_Short exercise_
In the records below, copy the lines word for word, starting with the line that contains "Which of pixel" and ending after the line that contains "the dark water patch at [429,9], the". Include both of those lines and nothing else.

_Data for this task_
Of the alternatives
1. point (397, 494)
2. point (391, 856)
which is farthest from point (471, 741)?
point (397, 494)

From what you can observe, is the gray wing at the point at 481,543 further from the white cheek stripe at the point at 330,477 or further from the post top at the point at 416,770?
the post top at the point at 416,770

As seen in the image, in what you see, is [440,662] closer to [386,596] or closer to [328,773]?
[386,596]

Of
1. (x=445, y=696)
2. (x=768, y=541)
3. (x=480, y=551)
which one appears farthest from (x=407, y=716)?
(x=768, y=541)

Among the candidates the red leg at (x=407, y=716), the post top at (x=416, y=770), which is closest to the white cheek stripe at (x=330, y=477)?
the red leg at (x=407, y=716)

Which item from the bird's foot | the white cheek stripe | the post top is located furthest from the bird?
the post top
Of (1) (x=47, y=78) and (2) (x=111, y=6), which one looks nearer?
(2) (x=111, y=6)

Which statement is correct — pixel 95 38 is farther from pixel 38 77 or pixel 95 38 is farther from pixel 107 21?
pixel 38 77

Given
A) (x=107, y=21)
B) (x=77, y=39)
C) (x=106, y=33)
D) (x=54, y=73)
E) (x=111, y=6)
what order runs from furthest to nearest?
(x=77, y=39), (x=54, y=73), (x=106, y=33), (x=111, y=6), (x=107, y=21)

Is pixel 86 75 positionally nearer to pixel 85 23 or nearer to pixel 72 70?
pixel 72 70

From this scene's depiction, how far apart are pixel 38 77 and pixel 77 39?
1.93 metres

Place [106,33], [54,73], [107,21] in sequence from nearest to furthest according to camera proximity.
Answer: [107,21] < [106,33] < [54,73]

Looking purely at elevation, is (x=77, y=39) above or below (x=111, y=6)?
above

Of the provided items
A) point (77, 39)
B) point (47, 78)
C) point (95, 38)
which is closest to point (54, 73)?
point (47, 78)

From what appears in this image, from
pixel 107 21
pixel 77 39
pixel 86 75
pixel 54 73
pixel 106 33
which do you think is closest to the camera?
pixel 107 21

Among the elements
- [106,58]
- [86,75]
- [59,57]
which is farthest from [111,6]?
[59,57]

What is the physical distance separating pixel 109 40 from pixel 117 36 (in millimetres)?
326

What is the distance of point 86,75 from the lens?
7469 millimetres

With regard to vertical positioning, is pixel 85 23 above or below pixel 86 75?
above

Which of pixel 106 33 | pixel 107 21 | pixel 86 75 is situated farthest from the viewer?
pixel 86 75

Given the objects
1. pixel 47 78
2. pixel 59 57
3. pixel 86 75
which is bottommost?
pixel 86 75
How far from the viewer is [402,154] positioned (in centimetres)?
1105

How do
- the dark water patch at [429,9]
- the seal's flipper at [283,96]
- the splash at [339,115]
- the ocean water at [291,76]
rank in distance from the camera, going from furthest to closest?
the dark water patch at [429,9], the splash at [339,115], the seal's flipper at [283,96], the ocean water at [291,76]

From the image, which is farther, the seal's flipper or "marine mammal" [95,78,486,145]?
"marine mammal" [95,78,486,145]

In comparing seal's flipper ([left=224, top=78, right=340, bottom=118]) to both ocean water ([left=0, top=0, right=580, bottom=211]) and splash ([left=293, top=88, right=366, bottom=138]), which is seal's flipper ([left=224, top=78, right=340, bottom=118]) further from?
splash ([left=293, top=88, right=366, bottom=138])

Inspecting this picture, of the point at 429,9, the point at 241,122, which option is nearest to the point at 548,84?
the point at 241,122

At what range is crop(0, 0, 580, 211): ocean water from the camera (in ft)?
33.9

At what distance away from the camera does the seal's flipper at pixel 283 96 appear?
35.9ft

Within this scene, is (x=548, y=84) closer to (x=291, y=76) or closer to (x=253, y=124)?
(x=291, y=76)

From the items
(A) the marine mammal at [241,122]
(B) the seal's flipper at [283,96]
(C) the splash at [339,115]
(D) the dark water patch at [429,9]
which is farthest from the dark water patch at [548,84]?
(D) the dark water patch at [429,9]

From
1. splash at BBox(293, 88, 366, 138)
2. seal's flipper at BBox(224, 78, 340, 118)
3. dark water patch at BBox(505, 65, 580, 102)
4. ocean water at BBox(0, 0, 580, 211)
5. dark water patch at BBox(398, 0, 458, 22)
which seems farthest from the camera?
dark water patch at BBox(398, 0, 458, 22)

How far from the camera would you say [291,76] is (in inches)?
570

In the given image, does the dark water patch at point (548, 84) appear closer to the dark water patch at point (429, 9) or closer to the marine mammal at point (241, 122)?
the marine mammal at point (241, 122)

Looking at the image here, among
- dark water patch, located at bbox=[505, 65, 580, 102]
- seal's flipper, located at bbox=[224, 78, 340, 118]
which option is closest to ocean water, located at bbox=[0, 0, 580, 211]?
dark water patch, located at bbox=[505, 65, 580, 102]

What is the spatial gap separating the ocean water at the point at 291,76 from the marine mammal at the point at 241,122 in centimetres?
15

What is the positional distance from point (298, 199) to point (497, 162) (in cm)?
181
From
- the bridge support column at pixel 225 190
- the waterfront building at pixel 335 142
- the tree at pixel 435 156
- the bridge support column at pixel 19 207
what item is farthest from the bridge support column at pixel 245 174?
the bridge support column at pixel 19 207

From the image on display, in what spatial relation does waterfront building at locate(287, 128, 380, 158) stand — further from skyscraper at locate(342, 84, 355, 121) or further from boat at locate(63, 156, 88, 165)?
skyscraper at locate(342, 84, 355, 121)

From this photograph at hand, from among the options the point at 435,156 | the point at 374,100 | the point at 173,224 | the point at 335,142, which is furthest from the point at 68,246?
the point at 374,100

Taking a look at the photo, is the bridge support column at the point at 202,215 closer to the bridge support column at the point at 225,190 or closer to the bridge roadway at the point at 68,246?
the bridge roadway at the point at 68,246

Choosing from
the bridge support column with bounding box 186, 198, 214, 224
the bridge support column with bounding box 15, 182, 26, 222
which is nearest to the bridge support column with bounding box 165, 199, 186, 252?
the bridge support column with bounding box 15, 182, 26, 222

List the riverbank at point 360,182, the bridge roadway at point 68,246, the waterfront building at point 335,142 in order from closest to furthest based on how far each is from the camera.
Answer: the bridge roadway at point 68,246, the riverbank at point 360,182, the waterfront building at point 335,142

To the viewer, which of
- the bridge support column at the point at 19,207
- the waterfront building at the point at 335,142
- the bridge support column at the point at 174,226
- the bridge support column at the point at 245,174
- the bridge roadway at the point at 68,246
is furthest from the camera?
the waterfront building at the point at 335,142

_Solution to this task_
Which of pixel 106 33 | pixel 107 21 | pixel 86 75 is situated farthest from the viewer?
pixel 86 75

Given the objects
1. pixel 47 78
2. pixel 59 57
3. pixel 86 75
which is bottommost?
pixel 86 75
How far from the viewer is [402,154] positioned (in centimetres)?
1105

How do
- the dark water patch at [429,9]
- the seal's flipper at [283,96]
- the splash at [339,115]
- the ocean water at [291,76]
rank in distance from the camera, going from furthest to closest?
the dark water patch at [429,9], the splash at [339,115], the seal's flipper at [283,96], the ocean water at [291,76]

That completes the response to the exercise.